* [GIVEN INFORMATION]
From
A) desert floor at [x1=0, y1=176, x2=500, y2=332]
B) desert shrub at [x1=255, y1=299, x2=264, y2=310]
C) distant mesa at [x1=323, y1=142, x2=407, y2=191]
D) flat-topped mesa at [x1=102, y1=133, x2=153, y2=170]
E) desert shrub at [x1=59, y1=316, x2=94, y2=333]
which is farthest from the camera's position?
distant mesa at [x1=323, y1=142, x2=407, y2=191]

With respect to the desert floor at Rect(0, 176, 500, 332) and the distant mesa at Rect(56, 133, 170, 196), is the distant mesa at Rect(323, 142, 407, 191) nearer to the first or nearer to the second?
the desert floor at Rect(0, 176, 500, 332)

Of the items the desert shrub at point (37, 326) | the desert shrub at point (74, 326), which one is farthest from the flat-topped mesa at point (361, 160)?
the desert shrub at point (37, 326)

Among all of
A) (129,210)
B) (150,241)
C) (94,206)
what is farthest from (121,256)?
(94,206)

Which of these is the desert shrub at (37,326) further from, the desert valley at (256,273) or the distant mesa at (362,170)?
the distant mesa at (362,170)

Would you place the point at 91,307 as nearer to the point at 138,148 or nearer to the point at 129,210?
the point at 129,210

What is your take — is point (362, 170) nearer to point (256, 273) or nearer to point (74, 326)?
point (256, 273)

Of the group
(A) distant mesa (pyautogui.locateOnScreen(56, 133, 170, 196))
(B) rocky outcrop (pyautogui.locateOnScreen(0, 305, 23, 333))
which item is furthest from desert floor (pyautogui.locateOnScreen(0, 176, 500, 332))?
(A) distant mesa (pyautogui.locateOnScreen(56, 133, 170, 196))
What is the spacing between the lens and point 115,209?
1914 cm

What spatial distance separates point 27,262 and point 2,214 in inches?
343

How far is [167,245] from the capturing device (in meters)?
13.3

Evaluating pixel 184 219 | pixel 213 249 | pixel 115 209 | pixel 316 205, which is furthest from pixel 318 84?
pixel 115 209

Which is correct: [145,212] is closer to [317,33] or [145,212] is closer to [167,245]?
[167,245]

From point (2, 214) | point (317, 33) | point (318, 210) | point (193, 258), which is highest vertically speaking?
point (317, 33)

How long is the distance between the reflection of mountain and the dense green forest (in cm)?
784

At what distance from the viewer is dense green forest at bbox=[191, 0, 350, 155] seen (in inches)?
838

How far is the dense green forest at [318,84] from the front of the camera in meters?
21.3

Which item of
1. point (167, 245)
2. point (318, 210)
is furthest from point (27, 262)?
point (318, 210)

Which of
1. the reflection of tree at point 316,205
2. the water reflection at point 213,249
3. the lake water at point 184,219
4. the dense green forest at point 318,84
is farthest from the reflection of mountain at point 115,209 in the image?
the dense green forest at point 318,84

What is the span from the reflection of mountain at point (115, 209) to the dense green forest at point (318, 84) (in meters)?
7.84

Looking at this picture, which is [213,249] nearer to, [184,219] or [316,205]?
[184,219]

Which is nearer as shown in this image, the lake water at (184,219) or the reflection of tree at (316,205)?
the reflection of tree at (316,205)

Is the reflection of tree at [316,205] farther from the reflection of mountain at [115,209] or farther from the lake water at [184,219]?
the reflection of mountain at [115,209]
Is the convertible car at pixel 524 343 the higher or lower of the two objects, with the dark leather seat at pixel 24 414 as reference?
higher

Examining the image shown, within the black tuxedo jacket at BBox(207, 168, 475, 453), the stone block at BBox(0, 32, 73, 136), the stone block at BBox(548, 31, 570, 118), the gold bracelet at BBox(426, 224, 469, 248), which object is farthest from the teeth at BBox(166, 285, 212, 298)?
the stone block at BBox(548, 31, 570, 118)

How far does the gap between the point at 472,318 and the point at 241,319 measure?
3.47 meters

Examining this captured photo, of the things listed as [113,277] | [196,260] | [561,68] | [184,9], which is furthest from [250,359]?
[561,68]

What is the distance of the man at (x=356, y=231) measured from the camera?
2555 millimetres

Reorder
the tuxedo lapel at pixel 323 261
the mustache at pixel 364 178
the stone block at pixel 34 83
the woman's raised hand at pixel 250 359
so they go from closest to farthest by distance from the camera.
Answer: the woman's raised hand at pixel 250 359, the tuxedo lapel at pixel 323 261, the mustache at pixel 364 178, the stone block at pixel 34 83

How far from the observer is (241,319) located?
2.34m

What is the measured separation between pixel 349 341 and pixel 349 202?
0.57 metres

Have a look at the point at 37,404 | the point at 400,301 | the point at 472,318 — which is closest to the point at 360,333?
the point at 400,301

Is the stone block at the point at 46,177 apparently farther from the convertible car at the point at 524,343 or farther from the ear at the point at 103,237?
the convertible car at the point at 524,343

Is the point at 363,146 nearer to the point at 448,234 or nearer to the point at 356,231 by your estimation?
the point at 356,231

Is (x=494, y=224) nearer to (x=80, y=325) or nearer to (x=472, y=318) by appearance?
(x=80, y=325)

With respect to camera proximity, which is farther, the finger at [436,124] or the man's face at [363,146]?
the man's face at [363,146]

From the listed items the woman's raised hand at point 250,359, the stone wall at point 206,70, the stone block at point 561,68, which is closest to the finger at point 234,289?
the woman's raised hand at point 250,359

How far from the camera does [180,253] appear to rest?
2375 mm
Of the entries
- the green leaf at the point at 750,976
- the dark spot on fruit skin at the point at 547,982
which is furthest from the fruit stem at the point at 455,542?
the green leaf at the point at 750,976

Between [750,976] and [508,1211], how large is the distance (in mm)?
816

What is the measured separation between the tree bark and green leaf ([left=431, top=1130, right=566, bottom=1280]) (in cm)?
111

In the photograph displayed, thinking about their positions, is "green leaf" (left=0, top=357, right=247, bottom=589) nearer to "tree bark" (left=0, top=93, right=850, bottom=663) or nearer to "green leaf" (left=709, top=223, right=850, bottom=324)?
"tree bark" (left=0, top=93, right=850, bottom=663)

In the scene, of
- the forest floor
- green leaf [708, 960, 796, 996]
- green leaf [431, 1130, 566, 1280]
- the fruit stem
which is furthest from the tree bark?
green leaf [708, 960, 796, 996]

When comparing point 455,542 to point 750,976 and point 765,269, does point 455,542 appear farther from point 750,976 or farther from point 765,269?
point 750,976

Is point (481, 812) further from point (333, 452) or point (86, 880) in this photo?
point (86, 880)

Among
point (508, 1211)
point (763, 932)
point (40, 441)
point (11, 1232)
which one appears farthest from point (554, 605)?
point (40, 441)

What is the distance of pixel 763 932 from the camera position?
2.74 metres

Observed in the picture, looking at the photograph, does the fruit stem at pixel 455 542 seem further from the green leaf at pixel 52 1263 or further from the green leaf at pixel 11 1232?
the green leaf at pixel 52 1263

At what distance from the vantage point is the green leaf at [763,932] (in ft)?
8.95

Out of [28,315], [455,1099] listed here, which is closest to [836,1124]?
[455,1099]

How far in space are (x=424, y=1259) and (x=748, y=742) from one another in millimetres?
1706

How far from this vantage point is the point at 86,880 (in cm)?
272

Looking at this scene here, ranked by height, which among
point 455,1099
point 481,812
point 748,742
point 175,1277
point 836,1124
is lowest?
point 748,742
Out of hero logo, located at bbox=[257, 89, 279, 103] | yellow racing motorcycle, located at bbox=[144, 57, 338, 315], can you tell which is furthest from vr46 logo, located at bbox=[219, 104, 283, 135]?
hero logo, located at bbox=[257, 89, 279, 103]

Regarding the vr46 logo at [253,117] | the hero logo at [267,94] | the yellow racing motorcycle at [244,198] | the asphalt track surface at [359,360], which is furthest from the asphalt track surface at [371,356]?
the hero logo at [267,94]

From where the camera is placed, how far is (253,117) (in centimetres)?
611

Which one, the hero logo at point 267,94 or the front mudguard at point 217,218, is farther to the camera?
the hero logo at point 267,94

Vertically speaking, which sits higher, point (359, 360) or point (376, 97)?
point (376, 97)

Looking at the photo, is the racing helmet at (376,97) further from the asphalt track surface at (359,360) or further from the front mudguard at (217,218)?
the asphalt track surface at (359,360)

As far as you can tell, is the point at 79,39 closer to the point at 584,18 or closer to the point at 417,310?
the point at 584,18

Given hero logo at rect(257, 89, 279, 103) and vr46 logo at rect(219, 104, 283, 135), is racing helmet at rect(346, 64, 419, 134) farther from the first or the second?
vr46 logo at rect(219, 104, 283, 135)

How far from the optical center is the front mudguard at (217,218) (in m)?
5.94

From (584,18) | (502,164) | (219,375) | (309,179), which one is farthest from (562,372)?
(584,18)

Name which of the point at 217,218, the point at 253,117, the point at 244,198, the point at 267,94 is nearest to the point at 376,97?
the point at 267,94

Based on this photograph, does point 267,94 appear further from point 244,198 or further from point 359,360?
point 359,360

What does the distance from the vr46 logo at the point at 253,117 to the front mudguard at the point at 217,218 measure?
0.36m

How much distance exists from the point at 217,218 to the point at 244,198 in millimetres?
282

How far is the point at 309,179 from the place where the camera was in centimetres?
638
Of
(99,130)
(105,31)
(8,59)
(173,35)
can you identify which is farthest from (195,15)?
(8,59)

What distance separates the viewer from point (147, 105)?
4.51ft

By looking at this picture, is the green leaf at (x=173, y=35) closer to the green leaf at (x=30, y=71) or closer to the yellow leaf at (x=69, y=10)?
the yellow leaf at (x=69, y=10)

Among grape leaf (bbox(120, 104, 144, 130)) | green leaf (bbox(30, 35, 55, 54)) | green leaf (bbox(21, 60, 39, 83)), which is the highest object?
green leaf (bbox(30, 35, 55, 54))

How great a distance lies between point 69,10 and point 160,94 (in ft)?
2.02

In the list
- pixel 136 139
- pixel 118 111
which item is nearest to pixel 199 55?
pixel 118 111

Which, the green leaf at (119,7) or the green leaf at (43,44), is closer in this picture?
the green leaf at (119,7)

* [TASK BRIEF]
Format the lines from the one containing "Which, the green" through the end of the data as a JSON list of strings, with one string per line and blank lines omitted.

* [RESULT FOR THIS EXERCISE]
[
  "Which, the green leaf at (119,7) or the green leaf at (43,44), is closer in this picture?",
  "the green leaf at (119,7)"
]